1. Cut both LT GRN/BLK wires from the relay and splice them together.

2. hook the solenoid to the original actuator GRN/BLK wire on the relay (shown as the bottom GRN/BLK wire on the diagram)

3. hook a new wire onto the "UNLOCK" RED/BLK wire coming from the "ANTI-Theft & Keyless entry control unit" and connect it to the other cut LT GRN/BLK wire on the relay (shown as the top GRN/BLK wire on the diagram)

You'd probably need to make sure and put a diode on this new wire so the keyless fob click only went to the relay. Ofcourse I'm not sure about this since I'm not positive a diode is what is needed.

So, Following these steps you would basically be removing the "door console" completely from the relay and tieing the keyless fob directly into the relay. And since the relay is already setup to only fire on a second click you shouldn't have to mess with the ORG wire.

This ofcourse assumes that the "UNLOCK" RED/BLK wire from the "Anti-theft & keyless control unit" is what actually sends the power to unlock the doors on a fob press.

omegavx
09/22/2003, 02:41 PM
Here's what gary had to say about my above comments.

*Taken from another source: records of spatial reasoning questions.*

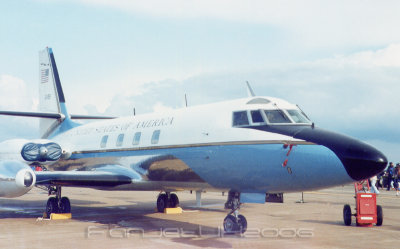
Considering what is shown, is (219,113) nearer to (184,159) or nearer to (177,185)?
(184,159)

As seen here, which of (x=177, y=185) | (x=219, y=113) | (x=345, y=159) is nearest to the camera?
(x=345, y=159)

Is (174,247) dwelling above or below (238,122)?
below

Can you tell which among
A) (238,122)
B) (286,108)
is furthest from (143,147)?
(286,108)

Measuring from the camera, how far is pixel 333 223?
43.8 ft

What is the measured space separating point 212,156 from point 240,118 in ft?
3.63

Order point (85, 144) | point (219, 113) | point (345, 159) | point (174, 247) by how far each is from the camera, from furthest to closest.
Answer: point (85, 144)
point (219, 113)
point (174, 247)
point (345, 159)

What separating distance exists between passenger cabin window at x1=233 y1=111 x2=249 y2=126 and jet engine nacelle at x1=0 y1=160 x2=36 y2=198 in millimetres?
6047

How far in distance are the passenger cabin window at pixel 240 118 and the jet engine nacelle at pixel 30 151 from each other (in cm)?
871

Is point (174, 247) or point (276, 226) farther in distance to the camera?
point (276, 226)

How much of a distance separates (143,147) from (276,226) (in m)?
4.43

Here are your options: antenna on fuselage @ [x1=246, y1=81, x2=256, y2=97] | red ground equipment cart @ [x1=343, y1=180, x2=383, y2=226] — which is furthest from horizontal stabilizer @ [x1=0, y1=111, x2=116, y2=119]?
red ground equipment cart @ [x1=343, y1=180, x2=383, y2=226]

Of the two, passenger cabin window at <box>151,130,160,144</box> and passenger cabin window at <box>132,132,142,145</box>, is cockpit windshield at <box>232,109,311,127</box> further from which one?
passenger cabin window at <box>132,132,142,145</box>

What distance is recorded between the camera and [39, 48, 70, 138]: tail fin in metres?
20.5

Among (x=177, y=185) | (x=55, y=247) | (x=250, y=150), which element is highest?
(x=250, y=150)
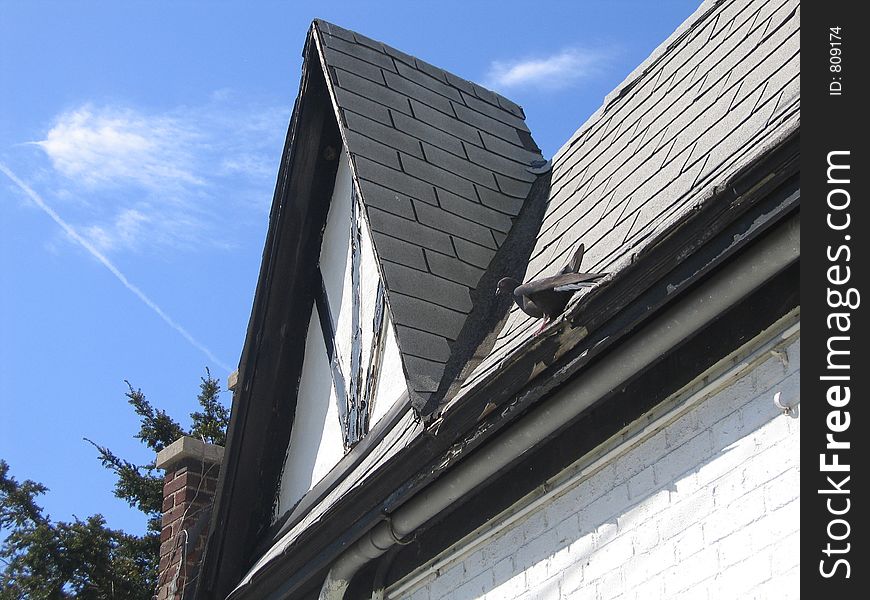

Hey raquesthomas, somthing that might help you out, is that he said he did use a "relay with a clamping diode inside", maybe thats why he isn't blowing fuses and you were. Also, has your brother in law had time to take a look yet?

-------------------
Gary's Message
-------------------
You're going through the exact mental gymnastics I did. And your solution
seems so simple.I thought so, too, till I looked closer.

Problem is, the passenger door control relay is a normally CLOSED relay,
and the system inhibits the passenger door unlock (first press of the fob
button) by OPENING the secondary contacts of the relay. Wiring it your way
would result in constant power to the unlock solenoid. So, the only solution
is to use the pulse signal from the Left Front Door Power Window and Lock
Switch as the secondary power supply to the relay. And live with the door
unlock switches popping the hatch.
You're right, you need to splice the two light grn/black wires together, but
you have to keep the supply side wire (top one in the diagram) connected to
the relay and use the bottom wire (cut end closest the relay) to supplyrelay with a clamping diode inside,
power to your popper relay.
That's how I did it, anyway. I couldn't figure a better way, at all. And I
did it without isolation diodes, and haven't had any problems. I used a
though, to prevent spikes on the primary
side from reaching the solid state window and lock switch.
Good Luck, Gary

Raque Thomas
09/22/2003, 03:01 PM
My brother-in-law still hasn't gotten back with me, so I went to Radio Shack to buy a couple of diodes to try a third thought I had on this (I've spent WAY to much time thinking about this). Anyway, the trip to RS was fruitless, they don't know diode from a cheeseburger - couldn't give me ANY advice and didn't even know what a diode did. They had about 20 different ones, so I was lost. Headed down the street to an electronics place that is actually hands on - closed on Mondays :mad: Anyway, I'll try again tomorrow, surely betwenn one of the three things I've come up with SOMETHING will work! If not, I'll just wire it into the shifter so it can't be popped at 60 mph, like Gary suggested. Thanks for the help OmegaVX! Sometimes just having someone interested that you can bounce ideas off helps you get through it!

WyrreJ
09/22/2003, 04:52 PM
Radio Shack -- You need diodes? We got cell phones!

Raque Thomas
09/23/2003, 06:15 AM
Originally posted by WyrreJ
Radio Shack -- You need diodes? We got cell phones!

Oh, they had diodes - lots of them! But none of the three guys working there had a clue what they were for!?!?!?! ;eekr;

You're right - they need to go work for a cell company!